Judge Lucy Koh expressed irritation with Samsung's release to the media of documents she had ruled were not to be viewed by the jury in the trial over patent infringement involving the iPhone and other mobile devices.
Koh said Samsung lawyers "were on notice that the possibility of a jury taint was real," and scolded them for "a willful attempt to propagate that evidence they knew had been excluded."
But she rejected Apple's request for additional sanctions or to order a verdict in favor of the Silicon Valley firm.
She polled the jurors, asking if they had read any press coverage. One said he read a headline online, but did not read any articles.
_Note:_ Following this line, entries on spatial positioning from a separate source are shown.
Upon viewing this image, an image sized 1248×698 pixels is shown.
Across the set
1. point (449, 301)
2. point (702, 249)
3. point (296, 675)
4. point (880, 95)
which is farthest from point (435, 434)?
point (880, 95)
The others said they had read nothing.
"I will not let any theatrics or sideshows distract us from what we are here to do, which is to fairly hear this case," said Koh.
Apple said in court documents released Thursday that "Samsung and its counsel have engaged in bad faith litigation misconduct by attempting to prejudice the jury" by releasing documents suggesting Samsung was working on its own smartphone before the iPhone was released.
"Samsung was not allowed to tell the jury the full story and show the pre-iPhone design... in development at Samsung in 2006, before the iPhone," said the statement from the South Korean firm.
As testimony resumed, Apple's senior vice president of worldwide marketing, Philip Schiller, said he was stunned by copying undertaken by the South Korean electronics giant.
Schiller said Apple had spent more than $1 billion marketing iPhones and iPads since 2008, in a campaign that presents the "product as a hero."
The goal was to instill products with a high "lust factor," said Schiller.
When Samsung came out with its Galaxy line of smartphones similar to the iPhone, Schiller testified that he was "shocked" and that the copying created problems for his marketing team.
"When someone comes up with a product that copies that design and copies (our) marketing, customers get confused about whose product is whose," said Schiller.
Schiller said he was "even more shocked" when Samsung launched its Galaxy tablet computer, alleged to be a copy of the iPad.
He said his reaction was "they've done it again, they're just going to copy our entire product line."
Another prominent Apple executive on the stand Friday was Scott Forstall, who built the super-secret team that created the iPhone.
"We wanted to build something great without anyone else finding out what we were doing and leaking it," he testified.
The user interface features Apple is suing Samsung over - like double-tapping to navigate a web page- were not small things, Forstall told the jury.
"I personally dedicated years of my life to this, as did hundreds of people on this team," he said.
Jurors on Tuesday began hearing the biggest US patent trial in decades, with billions at stake for the tech giants.
Apple is seeking more than $2.5 billion in the case accusing the South Korean firm of infringing on designs and other patents from the iPhone and iPad maker.
This is one of several cases in courts around the world involving the two electronics giants in the hottest part of the tech sector - tablet computers and smartphones.
While the results so far have been mixed in courts in Europe and Australia, Samsung is clearly on the defensive in the US case.